Ese subcampeonato dejó marcas a fuego cuya impronta sigue vigente hoy día.
Ese día, Velez se dio cuenta que DESEABA SER CAMPEON de fútbol (y no solo institucional).
Podías tener el mejor estadio, el mejor césped, la mejor pileta olímpica pero....ser el mejor en el fútbol importaba....y mucho!!!
Y la prueba más cabal de ello es que terminó con un montón de gente ROMPIENDO los carnets del club (vaya figura para demostrar que no se sentían identificados con ese pedacito de papel que significa la pertenencia a una institución).
Dejando a un lado ciertas opiniones al respecto, lo real fue que ese año se formó un equipo formidable “ese equipo era extraordinario” decía Bianchi y fue la sensación del torneo. Ese equipo ERA el mejor, el campeón moral, el que debía ser campeón...pero no lo fue.
Las enseñanzas que dejaron los hechos fueron muchas.

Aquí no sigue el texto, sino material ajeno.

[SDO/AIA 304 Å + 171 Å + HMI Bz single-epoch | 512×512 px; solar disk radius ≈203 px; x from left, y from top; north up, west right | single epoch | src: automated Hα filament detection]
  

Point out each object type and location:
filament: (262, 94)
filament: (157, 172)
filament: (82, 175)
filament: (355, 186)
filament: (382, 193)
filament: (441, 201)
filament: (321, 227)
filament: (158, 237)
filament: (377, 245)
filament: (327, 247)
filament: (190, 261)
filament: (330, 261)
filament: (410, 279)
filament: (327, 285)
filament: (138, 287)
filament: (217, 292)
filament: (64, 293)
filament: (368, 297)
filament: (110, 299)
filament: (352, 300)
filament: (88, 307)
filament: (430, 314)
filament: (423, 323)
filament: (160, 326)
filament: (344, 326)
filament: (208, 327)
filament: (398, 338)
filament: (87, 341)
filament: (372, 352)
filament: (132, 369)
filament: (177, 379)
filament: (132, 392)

La principal virtud de Velez, es que supo capitalizarlas a futuro empezando por entender que salir campeón no estaba mal y no era patrimonio solo de otros.
Empezar a modificar esa parte de la filosofía de Don Pepe que tan buenos resultados en lo institucional le había traído “si querés salir campeón hacete de Boca o de River....Velez es otra cosa”, para sumarle nuevas hazañas ahora sí en lo futbolístico.

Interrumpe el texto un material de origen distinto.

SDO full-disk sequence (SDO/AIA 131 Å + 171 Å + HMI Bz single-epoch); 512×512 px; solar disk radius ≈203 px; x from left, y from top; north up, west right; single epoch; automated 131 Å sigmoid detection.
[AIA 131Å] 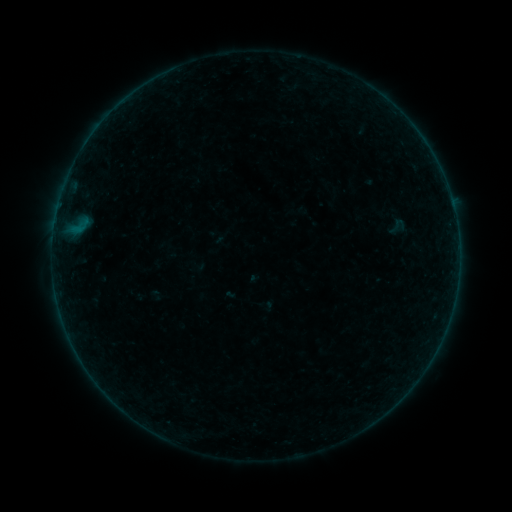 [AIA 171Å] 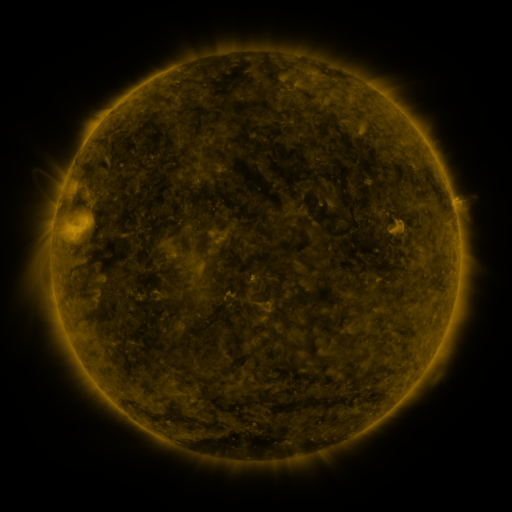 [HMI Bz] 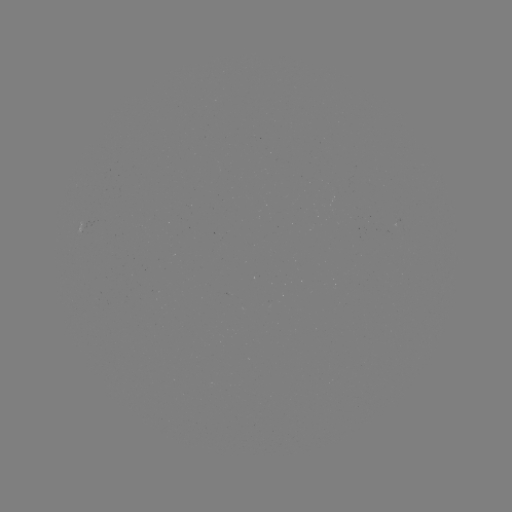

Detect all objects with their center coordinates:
sigmoid: (398, 226)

Llegó al tramo final del torneo como primero y cuando faltaban 2 fechas le llevaba 3 puntos a su escolta Independiente (recordar que antes se recibían 2 puntos por partido ganado).
En la anteúltima fecha, cayó de visitante ante Racing (dirigido por un histórico Velezano, Don Vittorio Spinetto) y llega a la última fecha para jugar de local contra Huracán un punto arriba de Independiente.
Los jugadores salieron a un estadio repleto de la familia fortinera a pleno y regalaban flores a la tribuna, todo el mundo festejaba de antemano dando por descontado el triunfo y la vuelta olímpica.
El partido terminó abajo 2-1 y el festejo se produjo en la cancha de Independiente donde se empezaron a poblar las tribunas a medida que la gente escuchaba por radio que Velez no podía revertir el resultado.
En las tribunas de Velez, muchísima gente ROMPIÓ LOS CARNETS.
El Mundo Velezano empezaba a darse cuenta que el club no debía ser solo cemento.
Si bien pasaron muchos años hasta plasmar en logros futbolísticos la grandeza de este club, desde nuestro punto de vista ESTE subcampeonato (que no fue el único en la historia, pero sí el más recordado) sirvió para reconocer cuanto se deseaba SER CAMPEONES.